Back to Journals » Nature and Science of Sleep » Volume 14

The Association Between Insomnia and Atherosclerosis: A Brief Report

Authors Pan XL, Nie L , Zhao SY, Zhang XB, Zhang S, Su ZF 

Received 27 August 2021

Accepted for publication 1 March 2022

Published 15 March 2022 Volume 2022:14 Pages 443—448


Checked for plagiarism Yes

Review by Single anonymous peer review

Peer reviewer comments 2

Editor who approved publication: Prof. Dr. Ahmed BaHammam

Video abstract of "Study on the relationship between insomnia and atherosclerosis" [ID 336318].

Views: 380

Xian-Li Pan,1 Li Nie,1 Shu-Yi Zhao,1 Xiao-Bao Zhang,2 Shan Zhang,2 Zeng-Feng Su2

1Chaohu Hospital Affiliated with Anhui Medical University, Chaohu City, People’s Republic of China; 2Department of General Medicine, Chaohu Hospital Affiliated with Anhui Medical University, Chaohu City, People’s Republic of China

Correspondence: Zeng-Feng Su, Tel +86 0551-82321572, Email [email protected]

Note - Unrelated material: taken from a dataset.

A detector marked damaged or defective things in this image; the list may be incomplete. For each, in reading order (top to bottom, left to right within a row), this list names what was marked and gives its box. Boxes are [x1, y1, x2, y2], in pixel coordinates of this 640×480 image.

Aim: The objective of the study was to clarify the occurrence of atherosclerosis in patients with insomnia.
Methods: A total of 60 patients with insomnia and 58 patients in a control group were selected to measure blood glucose, blood lipids and other biochemical and physiological indicators. Brachial-ankle pulse wave velocity (baPWV) was measured to assess arterial stiffness, and color Doppler ultrasound was used to examine carotid artery intima-media thickness (CIMT) and plaque incidence. These indicators were used to determine the occurrence and degree of carotid atherosclerosis, and to compare the differences between the two groups.
Results: While there was no significant difference in biochemical or physiological indicators between the two groups (P > 0.05), the baPWV, CIMT, and incidence of carotid plaque in the insomnia group were higher than the control group. In addition, the baPWV, CIMT, and incidence of carotid plaque in the chronic insomnia group were higher than that in the short-term insomnia group. Multiple linear regression analysis was carried out to analyze the effects of insomnia, systolic blood pressure, blood glucose, triglycerides, cholesterol, BMI, age and low-density lipoprotein on atherosclerosis. The results showed that increased CIMT was significantly correlated with insomnia in atherosclerosis group (R2=0.27 on the left, R2=0.37 on the right, P < 0.001).
Conclusion: Insomnia correlated with increased arterial stiffness and carotid atherosclerosis, and as the duration of insomnia prolongs, the correlation between them became more obvious.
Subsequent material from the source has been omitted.